DealLawyers.com Blog

July 28, 2006

Damages for Lost Merger Premium Under New York Law

Kevin Miller of Alston & Bird notes: As many of you probably are aware, the Court of Appeals for the Second Circuit applying New York law held last year that under the “no third-party beneficiary” provision typically found in most public company merger agreements, the target company could not recover lost merger premium as damages for the acquiror’s wrongful termination/failure to close. The case was Consolidated Edison, Inc. v. Northeast Utilities, 426 F.3d 524 (2d Cir. 2005); here is a copy of the opinion.

The Second Circuit Opinion

A substantial rationale was that lost merger premium is a damage suffered by the target’s stockholders, not the target, and the target’s stockholders are not entitled to recover damages unless they are intended third party beneficiaries – something the target and buyer would be loathe to agree for fear of losing control of the transaction.

As noted in the ConEd/NU decision, the direct damages suffered by NU were less than $30 million on a $3.6 billion dollar transaction, while the lost merger premium was over $1 billion.

Generally, the target’s expenses will represent a smaller percentage of the overall transaction value as the size of the transaction increases. Nevertheless, until recently, no large publicly company merger agreement governed by New York law appeared to contain a provision in which the target insisted on language intended to create a meaningful disincentive for buyers who, presumably suffering buyer’s remorse, might wrongfully terminate or fail to close a merger if the potential damages were limited to the relatively modest costs and expenses and not lost merger premium.

The Phelps Dodge-Inco Combination Agreement

The Combination Agreement between Phelps Dodge Corporation and Inco Limited, dated as of June 25, 2006, however, contains the following provision:

“10.4. Entire Agreement; Third Party Beneficiaries. This Agreement and the documents and instruments and other agreements among the parties hereto . . . are not intended to confer upon any other person any rights or remedies hereunder, except (i) as specifically provided in Section 7.6 and (ii) the right of [Inco’s] shareholders to receive Portugal Common Shares and cash at the Effective Time and to recover, solely through an action brought by [Inco], damages from [Phelps Dodge] in the event of a wrongful termination of this Agreement by [Phelps Dodge].”

Inco stockholders are clearly made intended third party beneficiaries with the right to recover damages (which would likely include lost merger premium) in the event Phelps Dodge wrongfully terminates the merger agreement, but only through an action brought on their behalf by Inco. Thus, the third party beneficiary rights explicitly created by contract are also explicitly limited by contract to prevent Inco stockholders from attempting to enforce those rights individually or as a class representative.
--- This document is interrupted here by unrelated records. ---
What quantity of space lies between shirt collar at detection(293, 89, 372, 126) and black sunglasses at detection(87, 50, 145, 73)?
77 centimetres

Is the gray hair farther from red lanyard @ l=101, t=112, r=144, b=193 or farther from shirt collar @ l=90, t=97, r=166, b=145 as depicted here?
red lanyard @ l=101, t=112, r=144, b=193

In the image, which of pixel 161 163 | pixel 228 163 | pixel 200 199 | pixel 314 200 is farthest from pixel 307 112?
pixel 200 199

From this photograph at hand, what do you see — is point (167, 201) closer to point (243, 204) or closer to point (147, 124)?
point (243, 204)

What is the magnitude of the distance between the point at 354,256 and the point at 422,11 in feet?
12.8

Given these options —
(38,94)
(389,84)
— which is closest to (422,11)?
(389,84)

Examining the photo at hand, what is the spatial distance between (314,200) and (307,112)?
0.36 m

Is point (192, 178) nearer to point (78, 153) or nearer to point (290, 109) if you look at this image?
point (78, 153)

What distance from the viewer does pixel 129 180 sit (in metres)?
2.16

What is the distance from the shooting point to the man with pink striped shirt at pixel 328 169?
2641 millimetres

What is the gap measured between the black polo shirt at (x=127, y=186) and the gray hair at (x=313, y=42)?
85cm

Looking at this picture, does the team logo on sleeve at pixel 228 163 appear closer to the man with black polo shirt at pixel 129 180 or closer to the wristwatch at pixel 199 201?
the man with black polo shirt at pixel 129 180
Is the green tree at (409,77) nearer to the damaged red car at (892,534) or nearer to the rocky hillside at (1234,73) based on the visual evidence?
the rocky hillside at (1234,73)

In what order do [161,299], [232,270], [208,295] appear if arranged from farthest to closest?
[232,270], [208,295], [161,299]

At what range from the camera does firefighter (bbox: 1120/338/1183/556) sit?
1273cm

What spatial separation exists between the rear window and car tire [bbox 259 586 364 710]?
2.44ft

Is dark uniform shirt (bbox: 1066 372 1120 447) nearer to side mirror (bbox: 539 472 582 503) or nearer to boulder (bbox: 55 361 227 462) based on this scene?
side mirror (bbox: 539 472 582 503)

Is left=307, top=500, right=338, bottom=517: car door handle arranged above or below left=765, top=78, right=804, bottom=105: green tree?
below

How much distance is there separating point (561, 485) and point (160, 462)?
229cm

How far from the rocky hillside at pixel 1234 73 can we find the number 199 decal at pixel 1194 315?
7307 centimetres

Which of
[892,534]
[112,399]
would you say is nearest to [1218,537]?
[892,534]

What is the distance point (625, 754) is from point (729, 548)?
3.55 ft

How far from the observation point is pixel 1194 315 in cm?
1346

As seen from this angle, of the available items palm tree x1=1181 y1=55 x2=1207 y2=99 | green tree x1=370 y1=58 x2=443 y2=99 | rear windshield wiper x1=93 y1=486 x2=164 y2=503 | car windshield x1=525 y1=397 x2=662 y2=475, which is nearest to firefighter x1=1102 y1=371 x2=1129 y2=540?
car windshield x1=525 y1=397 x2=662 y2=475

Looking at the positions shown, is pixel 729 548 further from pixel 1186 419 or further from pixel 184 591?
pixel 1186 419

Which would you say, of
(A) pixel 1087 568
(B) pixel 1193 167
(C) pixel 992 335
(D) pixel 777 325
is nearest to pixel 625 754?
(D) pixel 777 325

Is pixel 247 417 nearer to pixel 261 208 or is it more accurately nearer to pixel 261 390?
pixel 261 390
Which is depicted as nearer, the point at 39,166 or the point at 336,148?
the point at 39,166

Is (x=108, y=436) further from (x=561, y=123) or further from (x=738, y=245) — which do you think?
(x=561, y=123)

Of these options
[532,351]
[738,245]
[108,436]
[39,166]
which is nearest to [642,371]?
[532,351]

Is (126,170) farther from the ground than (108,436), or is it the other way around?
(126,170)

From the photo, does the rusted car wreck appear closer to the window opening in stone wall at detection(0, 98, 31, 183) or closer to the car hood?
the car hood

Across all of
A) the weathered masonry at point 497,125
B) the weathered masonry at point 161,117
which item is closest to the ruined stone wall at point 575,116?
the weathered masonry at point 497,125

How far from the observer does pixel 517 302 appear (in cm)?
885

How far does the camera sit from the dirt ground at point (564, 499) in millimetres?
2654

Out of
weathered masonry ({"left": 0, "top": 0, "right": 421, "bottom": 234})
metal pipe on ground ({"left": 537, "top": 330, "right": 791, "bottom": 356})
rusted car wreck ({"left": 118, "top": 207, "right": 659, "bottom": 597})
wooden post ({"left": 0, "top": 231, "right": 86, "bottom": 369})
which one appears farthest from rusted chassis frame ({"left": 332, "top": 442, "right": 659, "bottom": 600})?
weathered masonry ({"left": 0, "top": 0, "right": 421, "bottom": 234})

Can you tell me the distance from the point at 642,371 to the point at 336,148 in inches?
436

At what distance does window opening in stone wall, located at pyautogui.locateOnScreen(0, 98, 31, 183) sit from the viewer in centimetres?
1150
The provision nevertheless leaves a few questions unanswered:

– Since Inco only has the right to bring an action on behalf of Inco stockholders, how would Inco distribute the proceeds of such action? This is an issue the federal district court in ConEd/NU had struggled with but the Court of Appeals never addressed – do the damages belong to the stockholders of the target at the time of the breach or at the time of the judgment? Alternatively, could you vest the right to the recovered damages with the target itself (rather than merely the right to enforce the contract on the stockholders’ behalf) or specify that the right to recover damages transfers with shares of stock until the judgment date which effectively becomes the record date for the distribution of damages on a pro rata basis?

– What if the buyer doesn’t terminate the agreement but merely refuses to close, alleging the failure of a closing condition? [NU alleged this to be an effective termination but the issue was left unresolved by the Court of Appeals]

– Would courts applying Delaware law handle this situation differently?